I performed text mining on files that I am preparing for publication right now. There are several XML files that contain text within segments (see basic example below). Due to copyright restrictions, I have to make sure that the files that I am going to publish do not contain the whole text while someone who has the texts should be able to 'reconstruct' the files. To make sure that one can still perform basic text mining (= count lengths), the segment length should not change.
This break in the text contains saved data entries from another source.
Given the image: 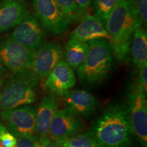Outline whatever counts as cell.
I'll return each instance as SVG.
<instances>
[{"label": "cell", "instance_id": "obj_25", "mask_svg": "<svg viewBox=\"0 0 147 147\" xmlns=\"http://www.w3.org/2000/svg\"><path fill=\"white\" fill-rule=\"evenodd\" d=\"M78 8L79 21L82 19L87 13L91 4V0H75Z\"/></svg>", "mask_w": 147, "mask_h": 147}, {"label": "cell", "instance_id": "obj_2", "mask_svg": "<svg viewBox=\"0 0 147 147\" xmlns=\"http://www.w3.org/2000/svg\"><path fill=\"white\" fill-rule=\"evenodd\" d=\"M141 26L134 0H118L108 16L105 27L115 57L121 63L127 59L132 36L136 29Z\"/></svg>", "mask_w": 147, "mask_h": 147}, {"label": "cell", "instance_id": "obj_13", "mask_svg": "<svg viewBox=\"0 0 147 147\" xmlns=\"http://www.w3.org/2000/svg\"><path fill=\"white\" fill-rule=\"evenodd\" d=\"M76 79L73 69L61 60L49 73L45 85L50 93L63 97L76 84Z\"/></svg>", "mask_w": 147, "mask_h": 147}, {"label": "cell", "instance_id": "obj_7", "mask_svg": "<svg viewBox=\"0 0 147 147\" xmlns=\"http://www.w3.org/2000/svg\"><path fill=\"white\" fill-rule=\"evenodd\" d=\"M12 40L34 53L46 42V29L34 13H29L9 35Z\"/></svg>", "mask_w": 147, "mask_h": 147}, {"label": "cell", "instance_id": "obj_9", "mask_svg": "<svg viewBox=\"0 0 147 147\" xmlns=\"http://www.w3.org/2000/svg\"><path fill=\"white\" fill-rule=\"evenodd\" d=\"M32 3L34 14L46 29L56 36L69 30L70 24L55 0H32Z\"/></svg>", "mask_w": 147, "mask_h": 147}, {"label": "cell", "instance_id": "obj_16", "mask_svg": "<svg viewBox=\"0 0 147 147\" xmlns=\"http://www.w3.org/2000/svg\"><path fill=\"white\" fill-rule=\"evenodd\" d=\"M63 97L67 107L84 117L91 115L98 106L97 99L85 90H71Z\"/></svg>", "mask_w": 147, "mask_h": 147}, {"label": "cell", "instance_id": "obj_24", "mask_svg": "<svg viewBox=\"0 0 147 147\" xmlns=\"http://www.w3.org/2000/svg\"><path fill=\"white\" fill-rule=\"evenodd\" d=\"M0 142L3 147H13L16 143V138L8 131L0 133Z\"/></svg>", "mask_w": 147, "mask_h": 147}, {"label": "cell", "instance_id": "obj_27", "mask_svg": "<svg viewBox=\"0 0 147 147\" xmlns=\"http://www.w3.org/2000/svg\"><path fill=\"white\" fill-rule=\"evenodd\" d=\"M39 147H63L57 141L51 139L49 136L40 138Z\"/></svg>", "mask_w": 147, "mask_h": 147}, {"label": "cell", "instance_id": "obj_28", "mask_svg": "<svg viewBox=\"0 0 147 147\" xmlns=\"http://www.w3.org/2000/svg\"><path fill=\"white\" fill-rule=\"evenodd\" d=\"M3 73L4 72H0V89H1V86H2L3 82L5 80V76Z\"/></svg>", "mask_w": 147, "mask_h": 147}, {"label": "cell", "instance_id": "obj_20", "mask_svg": "<svg viewBox=\"0 0 147 147\" xmlns=\"http://www.w3.org/2000/svg\"><path fill=\"white\" fill-rule=\"evenodd\" d=\"M63 147H97L91 136L87 131L57 141Z\"/></svg>", "mask_w": 147, "mask_h": 147}, {"label": "cell", "instance_id": "obj_12", "mask_svg": "<svg viewBox=\"0 0 147 147\" xmlns=\"http://www.w3.org/2000/svg\"><path fill=\"white\" fill-rule=\"evenodd\" d=\"M30 10L28 0H0V34L14 29Z\"/></svg>", "mask_w": 147, "mask_h": 147}, {"label": "cell", "instance_id": "obj_29", "mask_svg": "<svg viewBox=\"0 0 147 147\" xmlns=\"http://www.w3.org/2000/svg\"><path fill=\"white\" fill-rule=\"evenodd\" d=\"M5 131H7V129H5V127L3 126V125L1 123V121H0V133H1V132Z\"/></svg>", "mask_w": 147, "mask_h": 147}, {"label": "cell", "instance_id": "obj_10", "mask_svg": "<svg viewBox=\"0 0 147 147\" xmlns=\"http://www.w3.org/2000/svg\"><path fill=\"white\" fill-rule=\"evenodd\" d=\"M84 127L80 116L69 108L57 110L49 127L48 136L59 141L80 134Z\"/></svg>", "mask_w": 147, "mask_h": 147}, {"label": "cell", "instance_id": "obj_14", "mask_svg": "<svg viewBox=\"0 0 147 147\" xmlns=\"http://www.w3.org/2000/svg\"><path fill=\"white\" fill-rule=\"evenodd\" d=\"M80 23L69 35V38L82 42L104 38L109 40L106 27L99 18L91 14H86Z\"/></svg>", "mask_w": 147, "mask_h": 147}, {"label": "cell", "instance_id": "obj_1", "mask_svg": "<svg viewBox=\"0 0 147 147\" xmlns=\"http://www.w3.org/2000/svg\"><path fill=\"white\" fill-rule=\"evenodd\" d=\"M97 147H127L131 142L132 132L127 105L111 103L88 130Z\"/></svg>", "mask_w": 147, "mask_h": 147}, {"label": "cell", "instance_id": "obj_5", "mask_svg": "<svg viewBox=\"0 0 147 147\" xmlns=\"http://www.w3.org/2000/svg\"><path fill=\"white\" fill-rule=\"evenodd\" d=\"M129 119L133 135L142 147H147V100L146 91L134 80L127 95Z\"/></svg>", "mask_w": 147, "mask_h": 147}, {"label": "cell", "instance_id": "obj_22", "mask_svg": "<svg viewBox=\"0 0 147 147\" xmlns=\"http://www.w3.org/2000/svg\"><path fill=\"white\" fill-rule=\"evenodd\" d=\"M40 138L38 135L16 138V143L13 147H39Z\"/></svg>", "mask_w": 147, "mask_h": 147}, {"label": "cell", "instance_id": "obj_8", "mask_svg": "<svg viewBox=\"0 0 147 147\" xmlns=\"http://www.w3.org/2000/svg\"><path fill=\"white\" fill-rule=\"evenodd\" d=\"M34 53L20 45L10 36L0 39V61L12 73L31 68Z\"/></svg>", "mask_w": 147, "mask_h": 147}, {"label": "cell", "instance_id": "obj_6", "mask_svg": "<svg viewBox=\"0 0 147 147\" xmlns=\"http://www.w3.org/2000/svg\"><path fill=\"white\" fill-rule=\"evenodd\" d=\"M36 110L24 106L0 112V119L7 131L16 138L37 135Z\"/></svg>", "mask_w": 147, "mask_h": 147}, {"label": "cell", "instance_id": "obj_17", "mask_svg": "<svg viewBox=\"0 0 147 147\" xmlns=\"http://www.w3.org/2000/svg\"><path fill=\"white\" fill-rule=\"evenodd\" d=\"M89 45L69 39L63 49V60L72 69L77 70L87 57Z\"/></svg>", "mask_w": 147, "mask_h": 147}, {"label": "cell", "instance_id": "obj_21", "mask_svg": "<svg viewBox=\"0 0 147 147\" xmlns=\"http://www.w3.org/2000/svg\"><path fill=\"white\" fill-rule=\"evenodd\" d=\"M69 24L79 21L78 8L75 0H55Z\"/></svg>", "mask_w": 147, "mask_h": 147}, {"label": "cell", "instance_id": "obj_3", "mask_svg": "<svg viewBox=\"0 0 147 147\" xmlns=\"http://www.w3.org/2000/svg\"><path fill=\"white\" fill-rule=\"evenodd\" d=\"M89 50L85 59L77 69L78 79L82 84L94 87L106 80L113 65V48L107 39L88 42Z\"/></svg>", "mask_w": 147, "mask_h": 147}, {"label": "cell", "instance_id": "obj_26", "mask_svg": "<svg viewBox=\"0 0 147 147\" xmlns=\"http://www.w3.org/2000/svg\"><path fill=\"white\" fill-rule=\"evenodd\" d=\"M138 73L136 80L142 86L143 89L146 91L147 89V63L144 64L142 67L138 68Z\"/></svg>", "mask_w": 147, "mask_h": 147}, {"label": "cell", "instance_id": "obj_31", "mask_svg": "<svg viewBox=\"0 0 147 147\" xmlns=\"http://www.w3.org/2000/svg\"><path fill=\"white\" fill-rule=\"evenodd\" d=\"M0 147H3L2 144H1V142H0Z\"/></svg>", "mask_w": 147, "mask_h": 147}, {"label": "cell", "instance_id": "obj_30", "mask_svg": "<svg viewBox=\"0 0 147 147\" xmlns=\"http://www.w3.org/2000/svg\"><path fill=\"white\" fill-rule=\"evenodd\" d=\"M5 67H3V65L1 64V61H0V72H5Z\"/></svg>", "mask_w": 147, "mask_h": 147}, {"label": "cell", "instance_id": "obj_15", "mask_svg": "<svg viewBox=\"0 0 147 147\" xmlns=\"http://www.w3.org/2000/svg\"><path fill=\"white\" fill-rule=\"evenodd\" d=\"M58 110L57 100L52 93H47L40 101L36 113V131L39 138L48 136L51 123Z\"/></svg>", "mask_w": 147, "mask_h": 147}, {"label": "cell", "instance_id": "obj_4", "mask_svg": "<svg viewBox=\"0 0 147 147\" xmlns=\"http://www.w3.org/2000/svg\"><path fill=\"white\" fill-rule=\"evenodd\" d=\"M40 80L31 69L10 75L0 89V112L34 103Z\"/></svg>", "mask_w": 147, "mask_h": 147}, {"label": "cell", "instance_id": "obj_19", "mask_svg": "<svg viewBox=\"0 0 147 147\" xmlns=\"http://www.w3.org/2000/svg\"><path fill=\"white\" fill-rule=\"evenodd\" d=\"M118 0H91L95 16L99 18L104 26L110 14L117 4Z\"/></svg>", "mask_w": 147, "mask_h": 147}, {"label": "cell", "instance_id": "obj_18", "mask_svg": "<svg viewBox=\"0 0 147 147\" xmlns=\"http://www.w3.org/2000/svg\"><path fill=\"white\" fill-rule=\"evenodd\" d=\"M131 60L136 68L147 63V33L142 26L134 32L130 47Z\"/></svg>", "mask_w": 147, "mask_h": 147}, {"label": "cell", "instance_id": "obj_11", "mask_svg": "<svg viewBox=\"0 0 147 147\" xmlns=\"http://www.w3.org/2000/svg\"><path fill=\"white\" fill-rule=\"evenodd\" d=\"M61 60H63L61 45L57 42H45L34 53L30 69L40 80H42L47 78Z\"/></svg>", "mask_w": 147, "mask_h": 147}, {"label": "cell", "instance_id": "obj_23", "mask_svg": "<svg viewBox=\"0 0 147 147\" xmlns=\"http://www.w3.org/2000/svg\"><path fill=\"white\" fill-rule=\"evenodd\" d=\"M142 27L146 29L147 26V0H134Z\"/></svg>", "mask_w": 147, "mask_h": 147}]
</instances>
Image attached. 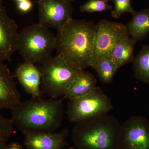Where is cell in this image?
<instances>
[{
  "label": "cell",
  "mask_w": 149,
  "mask_h": 149,
  "mask_svg": "<svg viewBox=\"0 0 149 149\" xmlns=\"http://www.w3.org/2000/svg\"><path fill=\"white\" fill-rule=\"evenodd\" d=\"M61 99L32 97L20 102L11 111L14 127L23 134L54 132L61 126L64 107Z\"/></svg>",
  "instance_id": "cell-1"
},
{
  "label": "cell",
  "mask_w": 149,
  "mask_h": 149,
  "mask_svg": "<svg viewBox=\"0 0 149 149\" xmlns=\"http://www.w3.org/2000/svg\"><path fill=\"white\" fill-rule=\"evenodd\" d=\"M96 24L72 18L58 29L55 50L69 66L77 70L91 66Z\"/></svg>",
  "instance_id": "cell-2"
},
{
  "label": "cell",
  "mask_w": 149,
  "mask_h": 149,
  "mask_svg": "<svg viewBox=\"0 0 149 149\" xmlns=\"http://www.w3.org/2000/svg\"><path fill=\"white\" fill-rule=\"evenodd\" d=\"M121 125L109 114L80 121L74 123L71 141L76 149H119Z\"/></svg>",
  "instance_id": "cell-3"
},
{
  "label": "cell",
  "mask_w": 149,
  "mask_h": 149,
  "mask_svg": "<svg viewBox=\"0 0 149 149\" xmlns=\"http://www.w3.org/2000/svg\"><path fill=\"white\" fill-rule=\"evenodd\" d=\"M56 36L39 23L24 27L19 33L17 51L25 62L41 64L52 56Z\"/></svg>",
  "instance_id": "cell-4"
},
{
  "label": "cell",
  "mask_w": 149,
  "mask_h": 149,
  "mask_svg": "<svg viewBox=\"0 0 149 149\" xmlns=\"http://www.w3.org/2000/svg\"><path fill=\"white\" fill-rule=\"evenodd\" d=\"M39 67L42 74V93L53 99L64 96L80 71L69 66L57 55L51 57Z\"/></svg>",
  "instance_id": "cell-5"
},
{
  "label": "cell",
  "mask_w": 149,
  "mask_h": 149,
  "mask_svg": "<svg viewBox=\"0 0 149 149\" xmlns=\"http://www.w3.org/2000/svg\"><path fill=\"white\" fill-rule=\"evenodd\" d=\"M113 108L109 98L97 87L87 95L69 100L66 113L69 121L75 123L108 114Z\"/></svg>",
  "instance_id": "cell-6"
},
{
  "label": "cell",
  "mask_w": 149,
  "mask_h": 149,
  "mask_svg": "<svg viewBox=\"0 0 149 149\" xmlns=\"http://www.w3.org/2000/svg\"><path fill=\"white\" fill-rule=\"evenodd\" d=\"M129 36L127 26L119 22L102 19L96 24L94 50L91 67L95 69L99 61L111 59L112 52L117 43Z\"/></svg>",
  "instance_id": "cell-7"
},
{
  "label": "cell",
  "mask_w": 149,
  "mask_h": 149,
  "mask_svg": "<svg viewBox=\"0 0 149 149\" xmlns=\"http://www.w3.org/2000/svg\"><path fill=\"white\" fill-rule=\"evenodd\" d=\"M119 149H149V120L133 116L121 125Z\"/></svg>",
  "instance_id": "cell-8"
},
{
  "label": "cell",
  "mask_w": 149,
  "mask_h": 149,
  "mask_svg": "<svg viewBox=\"0 0 149 149\" xmlns=\"http://www.w3.org/2000/svg\"><path fill=\"white\" fill-rule=\"evenodd\" d=\"M39 24L47 28H61L72 18L71 3L63 0H38Z\"/></svg>",
  "instance_id": "cell-9"
},
{
  "label": "cell",
  "mask_w": 149,
  "mask_h": 149,
  "mask_svg": "<svg viewBox=\"0 0 149 149\" xmlns=\"http://www.w3.org/2000/svg\"><path fill=\"white\" fill-rule=\"evenodd\" d=\"M18 26L6 8L0 5V62L10 61L17 51Z\"/></svg>",
  "instance_id": "cell-10"
},
{
  "label": "cell",
  "mask_w": 149,
  "mask_h": 149,
  "mask_svg": "<svg viewBox=\"0 0 149 149\" xmlns=\"http://www.w3.org/2000/svg\"><path fill=\"white\" fill-rule=\"evenodd\" d=\"M24 135V144L27 149H63L68 145V128L58 133L35 132Z\"/></svg>",
  "instance_id": "cell-11"
},
{
  "label": "cell",
  "mask_w": 149,
  "mask_h": 149,
  "mask_svg": "<svg viewBox=\"0 0 149 149\" xmlns=\"http://www.w3.org/2000/svg\"><path fill=\"white\" fill-rule=\"evenodd\" d=\"M21 95L8 66L0 62V109L12 110L21 102Z\"/></svg>",
  "instance_id": "cell-12"
},
{
  "label": "cell",
  "mask_w": 149,
  "mask_h": 149,
  "mask_svg": "<svg viewBox=\"0 0 149 149\" xmlns=\"http://www.w3.org/2000/svg\"><path fill=\"white\" fill-rule=\"evenodd\" d=\"M16 76L25 92L32 97H41L42 74L39 66L25 62L19 65Z\"/></svg>",
  "instance_id": "cell-13"
},
{
  "label": "cell",
  "mask_w": 149,
  "mask_h": 149,
  "mask_svg": "<svg viewBox=\"0 0 149 149\" xmlns=\"http://www.w3.org/2000/svg\"><path fill=\"white\" fill-rule=\"evenodd\" d=\"M97 83L95 77L92 73L80 70L63 98L69 100L87 95L97 87Z\"/></svg>",
  "instance_id": "cell-14"
},
{
  "label": "cell",
  "mask_w": 149,
  "mask_h": 149,
  "mask_svg": "<svg viewBox=\"0 0 149 149\" xmlns=\"http://www.w3.org/2000/svg\"><path fill=\"white\" fill-rule=\"evenodd\" d=\"M127 26L129 37L136 43L144 40L149 34V8L137 11Z\"/></svg>",
  "instance_id": "cell-15"
},
{
  "label": "cell",
  "mask_w": 149,
  "mask_h": 149,
  "mask_svg": "<svg viewBox=\"0 0 149 149\" xmlns=\"http://www.w3.org/2000/svg\"><path fill=\"white\" fill-rule=\"evenodd\" d=\"M136 42L127 36L119 41L113 48L111 59L117 65L118 69L134 60V48Z\"/></svg>",
  "instance_id": "cell-16"
},
{
  "label": "cell",
  "mask_w": 149,
  "mask_h": 149,
  "mask_svg": "<svg viewBox=\"0 0 149 149\" xmlns=\"http://www.w3.org/2000/svg\"><path fill=\"white\" fill-rule=\"evenodd\" d=\"M134 76L141 82L149 84V46H142L133 62Z\"/></svg>",
  "instance_id": "cell-17"
},
{
  "label": "cell",
  "mask_w": 149,
  "mask_h": 149,
  "mask_svg": "<svg viewBox=\"0 0 149 149\" xmlns=\"http://www.w3.org/2000/svg\"><path fill=\"white\" fill-rule=\"evenodd\" d=\"M118 68L111 59H104L98 63L95 70L99 80L104 84H110Z\"/></svg>",
  "instance_id": "cell-18"
},
{
  "label": "cell",
  "mask_w": 149,
  "mask_h": 149,
  "mask_svg": "<svg viewBox=\"0 0 149 149\" xmlns=\"http://www.w3.org/2000/svg\"><path fill=\"white\" fill-rule=\"evenodd\" d=\"M109 0H89L80 7V11L94 13L103 12L111 9L112 6L108 3Z\"/></svg>",
  "instance_id": "cell-19"
},
{
  "label": "cell",
  "mask_w": 149,
  "mask_h": 149,
  "mask_svg": "<svg viewBox=\"0 0 149 149\" xmlns=\"http://www.w3.org/2000/svg\"><path fill=\"white\" fill-rule=\"evenodd\" d=\"M114 3L113 9L111 13V17L115 19L120 18L126 13L133 14L135 11L131 5V0H112Z\"/></svg>",
  "instance_id": "cell-20"
},
{
  "label": "cell",
  "mask_w": 149,
  "mask_h": 149,
  "mask_svg": "<svg viewBox=\"0 0 149 149\" xmlns=\"http://www.w3.org/2000/svg\"><path fill=\"white\" fill-rule=\"evenodd\" d=\"M14 127L10 118L0 114V141L7 142L14 132Z\"/></svg>",
  "instance_id": "cell-21"
},
{
  "label": "cell",
  "mask_w": 149,
  "mask_h": 149,
  "mask_svg": "<svg viewBox=\"0 0 149 149\" xmlns=\"http://www.w3.org/2000/svg\"><path fill=\"white\" fill-rule=\"evenodd\" d=\"M17 8L19 11L23 13H27L32 10L33 3L31 0H27L17 3Z\"/></svg>",
  "instance_id": "cell-22"
},
{
  "label": "cell",
  "mask_w": 149,
  "mask_h": 149,
  "mask_svg": "<svg viewBox=\"0 0 149 149\" xmlns=\"http://www.w3.org/2000/svg\"><path fill=\"white\" fill-rule=\"evenodd\" d=\"M4 149H24L22 145L17 142H13L7 144Z\"/></svg>",
  "instance_id": "cell-23"
},
{
  "label": "cell",
  "mask_w": 149,
  "mask_h": 149,
  "mask_svg": "<svg viewBox=\"0 0 149 149\" xmlns=\"http://www.w3.org/2000/svg\"><path fill=\"white\" fill-rule=\"evenodd\" d=\"M6 145V142L0 141V149H4Z\"/></svg>",
  "instance_id": "cell-24"
},
{
  "label": "cell",
  "mask_w": 149,
  "mask_h": 149,
  "mask_svg": "<svg viewBox=\"0 0 149 149\" xmlns=\"http://www.w3.org/2000/svg\"><path fill=\"white\" fill-rule=\"evenodd\" d=\"M16 3H17L21 2L24 1H27V0H14Z\"/></svg>",
  "instance_id": "cell-25"
},
{
  "label": "cell",
  "mask_w": 149,
  "mask_h": 149,
  "mask_svg": "<svg viewBox=\"0 0 149 149\" xmlns=\"http://www.w3.org/2000/svg\"><path fill=\"white\" fill-rule=\"evenodd\" d=\"M63 1H65L71 3L72 2L74 1L75 0H63Z\"/></svg>",
  "instance_id": "cell-26"
},
{
  "label": "cell",
  "mask_w": 149,
  "mask_h": 149,
  "mask_svg": "<svg viewBox=\"0 0 149 149\" xmlns=\"http://www.w3.org/2000/svg\"><path fill=\"white\" fill-rule=\"evenodd\" d=\"M68 149H76L75 148H74V147H70V148H68Z\"/></svg>",
  "instance_id": "cell-27"
},
{
  "label": "cell",
  "mask_w": 149,
  "mask_h": 149,
  "mask_svg": "<svg viewBox=\"0 0 149 149\" xmlns=\"http://www.w3.org/2000/svg\"><path fill=\"white\" fill-rule=\"evenodd\" d=\"M3 0H0V5H2Z\"/></svg>",
  "instance_id": "cell-28"
},
{
  "label": "cell",
  "mask_w": 149,
  "mask_h": 149,
  "mask_svg": "<svg viewBox=\"0 0 149 149\" xmlns=\"http://www.w3.org/2000/svg\"><path fill=\"white\" fill-rule=\"evenodd\" d=\"M109 1H112V0H109Z\"/></svg>",
  "instance_id": "cell-29"
}]
</instances>
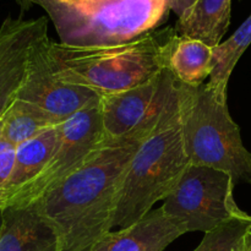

Therefore I am looking for a way to replace every word except for the first and last one in all segments with dummy / placeholder text.
Basic example:
Input:
<text>
<div>
<seg xml:id="A">Lorem ipsum dolor sit amet</seg>
<seg xml:id="B">sed diam nonumy eirmod tempor invidunt</seg>
</div>
</text>
Output:
<text>
<div>
<seg xml:id="A">Lorem blank blank blank amet</seg>
<seg xml:id="B">sed blank blank blank blank invidunt</seg>
</div>
</text>
There is rapply
to recursively replace values in a nested list:
Let be data.xml
containing your input.
library(tidyverse)
library(xml2)
read_xml("data.xml") %>%
as_list() %>%
rapply(how = "replace", function(x) {
tokens <-
x %>%
str_split(" ") %>%
simplify()
n_tokens <- length(tokens)
c(
tokens[[1]],
rep("blank", n_tokens - 2),
tokens[[n_tokens]]
) %>%
paste0(collapse = " ")
}) %>%
as_xml_document() %>%
write_xml("data2.xml")
Output file data2.xml:
<?xml version="1.0" encoding="UTF-8"?>
<text>
<div>
<seg id="A">Lorem blank blank blank amet</seg>
<seg id="B">sed blank blank blank blank invidunt</seg>
</div>
</text>